### [ESTRATTO FORNITO]
↓
I momenti più iconici da cui partire per descrivere la magia naturale e irripetibile delle capacità di guida di Ayrton Senna sono solitamente tre. Il primo: Montecarlo, domenica 3 giugno 1984. Senna ha da poco debuttato in Formula 1 sulla modesta Toleman e nelle qualifiche, sull’asciutto, ha registrato il tredicesimo tempo, un risultato che rispecchia le limitate potenzialità della vettura. In gara si scatena il diluvio e il giovane brasiliano, allora semisconosciuto, si fa largo con il suo iconico casco giallo che spicca come un fendinebbia nell’oscurità del Principato: surclassa qualsiasi pilota, facendolo sembrare di categoria inferiore, e quando si avvicina minacciosamente anche al leader Alain Prost la gara viene definitivamente interrotta, consegnando a Senna un secondo posto che ha perfino un retrogusto di amarezza.
↑
### [ISTRUZIONI]
A - Riscriva l'estratto fornito da "I momenti più" fino a "retrogusto di amarezza." compreso, sostituendo "Toleman" con "Lotus".
B - Trascriva in una tabella Markdown con le colonne «N.» e «Riga» le righe dell'elenco dall'inizio fino alla riga che contiene "336L48 364H64L72 352V320L64" compresa, tralasciando quelle vuote. Ometta le immagini dalla risposta.

### [L'ELENCO]
↓
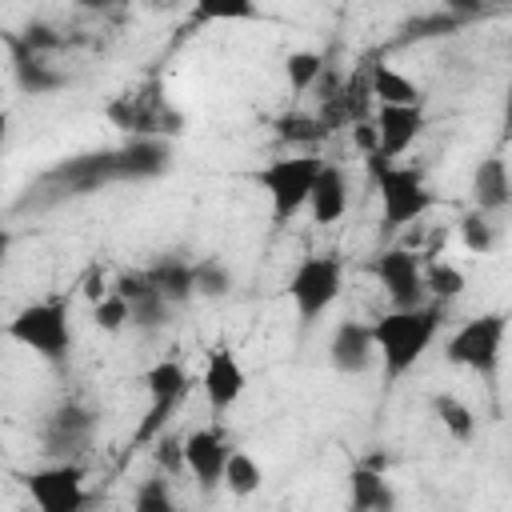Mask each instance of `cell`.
<instances>
[{
	"label": "cell",
	"instance_id": "1",
	"mask_svg": "<svg viewBox=\"0 0 512 512\" xmlns=\"http://www.w3.org/2000/svg\"><path fill=\"white\" fill-rule=\"evenodd\" d=\"M440 332V304H412V308H392L380 320H372V336H376V356L384 368V380L396 384L400 376H408L420 356L432 348Z\"/></svg>",
	"mask_w": 512,
	"mask_h": 512
},
{
	"label": "cell",
	"instance_id": "2",
	"mask_svg": "<svg viewBox=\"0 0 512 512\" xmlns=\"http://www.w3.org/2000/svg\"><path fill=\"white\" fill-rule=\"evenodd\" d=\"M8 336L48 364H64L72 352V320L64 300H36L8 320Z\"/></svg>",
	"mask_w": 512,
	"mask_h": 512
},
{
	"label": "cell",
	"instance_id": "3",
	"mask_svg": "<svg viewBox=\"0 0 512 512\" xmlns=\"http://www.w3.org/2000/svg\"><path fill=\"white\" fill-rule=\"evenodd\" d=\"M320 168H324L320 156L300 152V156H280V160H272V164H264L256 172V184L268 192V204H272V220L276 224H284L300 208H308V196H312V184H316Z\"/></svg>",
	"mask_w": 512,
	"mask_h": 512
},
{
	"label": "cell",
	"instance_id": "4",
	"mask_svg": "<svg viewBox=\"0 0 512 512\" xmlns=\"http://www.w3.org/2000/svg\"><path fill=\"white\" fill-rule=\"evenodd\" d=\"M504 336H508V316H504V312H484V316L464 320V324L448 336L444 356H448V364L472 368V372H480V376H496L500 352H504Z\"/></svg>",
	"mask_w": 512,
	"mask_h": 512
},
{
	"label": "cell",
	"instance_id": "5",
	"mask_svg": "<svg viewBox=\"0 0 512 512\" xmlns=\"http://www.w3.org/2000/svg\"><path fill=\"white\" fill-rule=\"evenodd\" d=\"M376 192H380V224L388 232L420 220L428 208H432V192L424 184V172L412 168V164H384L376 176Z\"/></svg>",
	"mask_w": 512,
	"mask_h": 512
},
{
	"label": "cell",
	"instance_id": "6",
	"mask_svg": "<svg viewBox=\"0 0 512 512\" xmlns=\"http://www.w3.org/2000/svg\"><path fill=\"white\" fill-rule=\"evenodd\" d=\"M340 288H344V264L336 256H304L288 276V296L304 324L320 320L340 300Z\"/></svg>",
	"mask_w": 512,
	"mask_h": 512
},
{
	"label": "cell",
	"instance_id": "7",
	"mask_svg": "<svg viewBox=\"0 0 512 512\" xmlns=\"http://www.w3.org/2000/svg\"><path fill=\"white\" fill-rule=\"evenodd\" d=\"M88 472L72 460H56L44 468H32L24 476V488L32 496V504L40 512H80L88 504V488H84Z\"/></svg>",
	"mask_w": 512,
	"mask_h": 512
},
{
	"label": "cell",
	"instance_id": "8",
	"mask_svg": "<svg viewBox=\"0 0 512 512\" xmlns=\"http://www.w3.org/2000/svg\"><path fill=\"white\" fill-rule=\"evenodd\" d=\"M372 272H376V280L384 284L392 308H412V304H420L424 292H428V288H424V268H420V260H416L408 248H384V252L372 260Z\"/></svg>",
	"mask_w": 512,
	"mask_h": 512
},
{
	"label": "cell",
	"instance_id": "9",
	"mask_svg": "<svg viewBox=\"0 0 512 512\" xmlns=\"http://www.w3.org/2000/svg\"><path fill=\"white\" fill-rule=\"evenodd\" d=\"M200 388H204V400H208L212 412H228L244 396L248 376H244V368H240L232 348H212L208 352L204 372H200Z\"/></svg>",
	"mask_w": 512,
	"mask_h": 512
},
{
	"label": "cell",
	"instance_id": "10",
	"mask_svg": "<svg viewBox=\"0 0 512 512\" xmlns=\"http://www.w3.org/2000/svg\"><path fill=\"white\" fill-rule=\"evenodd\" d=\"M328 360L340 376H360L368 372V364L376 360V336H372V324H360V320H340L332 340H328Z\"/></svg>",
	"mask_w": 512,
	"mask_h": 512
},
{
	"label": "cell",
	"instance_id": "11",
	"mask_svg": "<svg viewBox=\"0 0 512 512\" xmlns=\"http://www.w3.org/2000/svg\"><path fill=\"white\" fill-rule=\"evenodd\" d=\"M376 132H380V156L400 160L424 132V104H380Z\"/></svg>",
	"mask_w": 512,
	"mask_h": 512
},
{
	"label": "cell",
	"instance_id": "12",
	"mask_svg": "<svg viewBox=\"0 0 512 512\" xmlns=\"http://www.w3.org/2000/svg\"><path fill=\"white\" fill-rule=\"evenodd\" d=\"M228 444L216 428H196L184 436V464L196 476L200 488H216L224 484V464H228Z\"/></svg>",
	"mask_w": 512,
	"mask_h": 512
},
{
	"label": "cell",
	"instance_id": "13",
	"mask_svg": "<svg viewBox=\"0 0 512 512\" xmlns=\"http://www.w3.org/2000/svg\"><path fill=\"white\" fill-rule=\"evenodd\" d=\"M472 204L480 212H504L512 204V176H508V164L500 156H488L472 168Z\"/></svg>",
	"mask_w": 512,
	"mask_h": 512
},
{
	"label": "cell",
	"instance_id": "14",
	"mask_svg": "<svg viewBox=\"0 0 512 512\" xmlns=\"http://www.w3.org/2000/svg\"><path fill=\"white\" fill-rule=\"evenodd\" d=\"M308 212L316 224H336L344 212H348V176L340 164H324L316 184H312V196H308Z\"/></svg>",
	"mask_w": 512,
	"mask_h": 512
},
{
	"label": "cell",
	"instance_id": "15",
	"mask_svg": "<svg viewBox=\"0 0 512 512\" xmlns=\"http://www.w3.org/2000/svg\"><path fill=\"white\" fill-rule=\"evenodd\" d=\"M348 504L356 512H384L396 504V492L388 484V476L372 464H356L352 476H348Z\"/></svg>",
	"mask_w": 512,
	"mask_h": 512
},
{
	"label": "cell",
	"instance_id": "16",
	"mask_svg": "<svg viewBox=\"0 0 512 512\" xmlns=\"http://www.w3.org/2000/svg\"><path fill=\"white\" fill-rule=\"evenodd\" d=\"M368 92L376 96V104H424V92L404 72H396L392 64H372Z\"/></svg>",
	"mask_w": 512,
	"mask_h": 512
},
{
	"label": "cell",
	"instance_id": "17",
	"mask_svg": "<svg viewBox=\"0 0 512 512\" xmlns=\"http://www.w3.org/2000/svg\"><path fill=\"white\" fill-rule=\"evenodd\" d=\"M432 416L440 420V428H444L452 440H472V432H476L472 408H468L460 396H452V392H436V396H432Z\"/></svg>",
	"mask_w": 512,
	"mask_h": 512
},
{
	"label": "cell",
	"instance_id": "18",
	"mask_svg": "<svg viewBox=\"0 0 512 512\" xmlns=\"http://www.w3.org/2000/svg\"><path fill=\"white\" fill-rule=\"evenodd\" d=\"M152 284L172 300V304H184L196 296V280H192V264L188 260H160L152 272Z\"/></svg>",
	"mask_w": 512,
	"mask_h": 512
},
{
	"label": "cell",
	"instance_id": "19",
	"mask_svg": "<svg viewBox=\"0 0 512 512\" xmlns=\"http://www.w3.org/2000/svg\"><path fill=\"white\" fill-rule=\"evenodd\" d=\"M144 388L152 400H180L188 392V372L180 360H156L144 372Z\"/></svg>",
	"mask_w": 512,
	"mask_h": 512
},
{
	"label": "cell",
	"instance_id": "20",
	"mask_svg": "<svg viewBox=\"0 0 512 512\" xmlns=\"http://www.w3.org/2000/svg\"><path fill=\"white\" fill-rule=\"evenodd\" d=\"M256 0H192L196 24H228V20H256Z\"/></svg>",
	"mask_w": 512,
	"mask_h": 512
},
{
	"label": "cell",
	"instance_id": "21",
	"mask_svg": "<svg viewBox=\"0 0 512 512\" xmlns=\"http://www.w3.org/2000/svg\"><path fill=\"white\" fill-rule=\"evenodd\" d=\"M264 484V468L248 456V452H228V464H224V488L232 496H252L260 492Z\"/></svg>",
	"mask_w": 512,
	"mask_h": 512
},
{
	"label": "cell",
	"instance_id": "22",
	"mask_svg": "<svg viewBox=\"0 0 512 512\" xmlns=\"http://www.w3.org/2000/svg\"><path fill=\"white\" fill-rule=\"evenodd\" d=\"M320 72H324V60L312 48H296V52L284 56V80H288L292 92H308L320 80Z\"/></svg>",
	"mask_w": 512,
	"mask_h": 512
},
{
	"label": "cell",
	"instance_id": "23",
	"mask_svg": "<svg viewBox=\"0 0 512 512\" xmlns=\"http://www.w3.org/2000/svg\"><path fill=\"white\" fill-rule=\"evenodd\" d=\"M424 288H428L436 300H456V296H464L468 276H464L456 264H448V260H432V264L424 268Z\"/></svg>",
	"mask_w": 512,
	"mask_h": 512
},
{
	"label": "cell",
	"instance_id": "24",
	"mask_svg": "<svg viewBox=\"0 0 512 512\" xmlns=\"http://www.w3.org/2000/svg\"><path fill=\"white\" fill-rule=\"evenodd\" d=\"M192 280H196V296H208V300H220L232 292V272L220 260H196Z\"/></svg>",
	"mask_w": 512,
	"mask_h": 512
},
{
	"label": "cell",
	"instance_id": "25",
	"mask_svg": "<svg viewBox=\"0 0 512 512\" xmlns=\"http://www.w3.org/2000/svg\"><path fill=\"white\" fill-rule=\"evenodd\" d=\"M92 320H96L100 332H120L124 324H132V304L112 288L108 296H100V300L92 304Z\"/></svg>",
	"mask_w": 512,
	"mask_h": 512
},
{
	"label": "cell",
	"instance_id": "26",
	"mask_svg": "<svg viewBox=\"0 0 512 512\" xmlns=\"http://www.w3.org/2000/svg\"><path fill=\"white\" fill-rule=\"evenodd\" d=\"M168 308H172V300L160 292V288H152V292H144L140 300H132V328H160V324H168Z\"/></svg>",
	"mask_w": 512,
	"mask_h": 512
},
{
	"label": "cell",
	"instance_id": "27",
	"mask_svg": "<svg viewBox=\"0 0 512 512\" xmlns=\"http://www.w3.org/2000/svg\"><path fill=\"white\" fill-rule=\"evenodd\" d=\"M16 80H20V88L32 92V96H44V92L60 88V76L48 72L36 56H16Z\"/></svg>",
	"mask_w": 512,
	"mask_h": 512
},
{
	"label": "cell",
	"instance_id": "28",
	"mask_svg": "<svg viewBox=\"0 0 512 512\" xmlns=\"http://www.w3.org/2000/svg\"><path fill=\"white\" fill-rule=\"evenodd\" d=\"M460 240H464V248L468 252H476V256H488L492 252V224H488V212H480V208H472L468 216H460Z\"/></svg>",
	"mask_w": 512,
	"mask_h": 512
},
{
	"label": "cell",
	"instance_id": "29",
	"mask_svg": "<svg viewBox=\"0 0 512 512\" xmlns=\"http://www.w3.org/2000/svg\"><path fill=\"white\" fill-rule=\"evenodd\" d=\"M180 400H152L148 396V408H144V416H140V424H136V436H132V444H152L160 432H164V424L172 420V408H176Z\"/></svg>",
	"mask_w": 512,
	"mask_h": 512
},
{
	"label": "cell",
	"instance_id": "30",
	"mask_svg": "<svg viewBox=\"0 0 512 512\" xmlns=\"http://www.w3.org/2000/svg\"><path fill=\"white\" fill-rule=\"evenodd\" d=\"M152 460H156V468L164 472V476H176V472H188V464H184V440H176V436H156L152 440Z\"/></svg>",
	"mask_w": 512,
	"mask_h": 512
},
{
	"label": "cell",
	"instance_id": "31",
	"mask_svg": "<svg viewBox=\"0 0 512 512\" xmlns=\"http://www.w3.org/2000/svg\"><path fill=\"white\" fill-rule=\"evenodd\" d=\"M136 512H172V492H168V480L164 476H152L136 488V500H132Z\"/></svg>",
	"mask_w": 512,
	"mask_h": 512
},
{
	"label": "cell",
	"instance_id": "32",
	"mask_svg": "<svg viewBox=\"0 0 512 512\" xmlns=\"http://www.w3.org/2000/svg\"><path fill=\"white\" fill-rule=\"evenodd\" d=\"M460 24H464L460 16H452L448 8H440L436 16L412 20V24H408V36H444V32H452V28H460Z\"/></svg>",
	"mask_w": 512,
	"mask_h": 512
},
{
	"label": "cell",
	"instance_id": "33",
	"mask_svg": "<svg viewBox=\"0 0 512 512\" xmlns=\"http://www.w3.org/2000/svg\"><path fill=\"white\" fill-rule=\"evenodd\" d=\"M276 132H280V140H316L324 128H320V120H308V116H280Z\"/></svg>",
	"mask_w": 512,
	"mask_h": 512
},
{
	"label": "cell",
	"instance_id": "34",
	"mask_svg": "<svg viewBox=\"0 0 512 512\" xmlns=\"http://www.w3.org/2000/svg\"><path fill=\"white\" fill-rule=\"evenodd\" d=\"M112 288L132 304V300H140L144 292H152L156 284H152V276H148V272H120V276L112 280Z\"/></svg>",
	"mask_w": 512,
	"mask_h": 512
},
{
	"label": "cell",
	"instance_id": "35",
	"mask_svg": "<svg viewBox=\"0 0 512 512\" xmlns=\"http://www.w3.org/2000/svg\"><path fill=\"white\" fill-rule=\"evenodd\" d=\"M24 44H28V52L36 56L40 48H56V44H60V36H56L48 24H28V28H24Z\"/></svg>",
	"mask_w": 512,
	"mask_h": 512
},
{
	"label": "cell",
	"instance_id": "36",
	"mask_svg": "<svg viewBox=\"0 0 512 512\" xmlns=\"http://www.w3.org/2000/svg\"><path fill=\"white\" fill-rule=\"evenodd\" d=\"M352 136H356V144L364 148V156H372V152H380V132H376V120H356V128H352Z\"/></svg>",
	"mask_w": 512,
	"mask_h": 512
},
{
	"label": "cell",
	"instance_id": "37",
	"mask_svg": "<svg viewBox=\"0 0 512 512\" xmlns=\"http://www.w3.org/2000/svg\"><path fill=\"white\" fill-rule=\"evenodd\" d=\"M108 292H112V284L104 280V272H100V268L84 276V300H92V304H96V300H100V296H108Z\"/></svg>",
	"mask_w": 512,
	"mask_h": 512
},
{
	"label": "cell",
	"instance_id": "38",
	"mask_svg": "<svg viewBox=\"0 0 512 512\" xmlns=\"http://www.w3.org/2000/svg\"><path fill=\"white\" fill-rule=\"evenodd\" d=\"M444 8H448L452 16H460V20H472V16L484 12V0H444Z\"/></svg>",
	"mask_w": 512,
	"mask_h": 512
},
{
	"label": "cell",
	"instance_id": "39",
	"mask_svg": "<svg viewBox=\"0 0 512 512\" xmlns=\"http://www.w3.org/2000/svg\"><path fill=\"white\" fill-rule=\"evenodd\" d=\"M76 4H80V8H88V12H100V8H108L112 0H76Z\"/></svg>",
	"mask_w": 512,
	"mask_h": 512
}]
</instances>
↑
### [SOLUZIONI DEGLI ESERCIZI]
A -
I momenti più iconici da cui partire per descrivere la magia naturale e irripetibile delle capacità di guida di Ayrton Senna sono solitamente tre. Il primo: Montecarlo, domenica 3 giugno 1984. Senna ha da poco debuttato in Formula 1 sulla modesta Lotus e nelle qualifiche, sull’asciutto, ha registrato il tredicesimo tempo, un risultato che rispecchia le limitate potenzialità della vettura. In gara si scatena il diluvio e il giovane brasiliano, allora semisconosciuto, si fa largo con il suo iconico casco giallo che spicca come un fendinebbia nell’oscurità del Principato: surclassa qualsiasi pilota, facendolo sembrare di categoria inferiore, e quando si avvicina minacciosamente anche al leader Alain Prost la gara viene definitivamente interrotta, consegnando a Senna un secondo posto che ha perfino un retrogusto di amarezza.

B -
| N. | Riga |
|---|---|
| 1 | Mask each instance of `cell`. |
| 2 | <instances> |
| 3 | [{ |
| 4 | 	"label": "cell", |
| 5 | 	"instance_id": "1", |
| 6 | 	"mask_svg": "<svg viewBox=\"0 0 512 512\" xmlns=\"http://www.w3.org/2000/svg\"><path fill=\"white\" fill-rule=\"evenodd\" d=\"M440 332V304H412V308H392L380 320H372V336H376V356L384 368V380L396 384L400 376H408L420 356L432 348Z\"/></svg>", |
| 7 | 	"mask_w": 512, |
| 8 | 	"mask_h": 512 |
| 9 | }, |
| 10 | { |
| 11 | 	"label": "cell", |
| 12 | 	"instance_id": "2", |
| 13 | 	"mask_svg": "<svg viewBox=\"0 0 512 512\" xmlns=\"http://www.w3.org/2000/svg\"><path fill=\"white\" fill-rule=\"evenodd\" d=\"M8 336L48 364H64L72 352V320L64 300H36L8 320Z\"/></svg>", |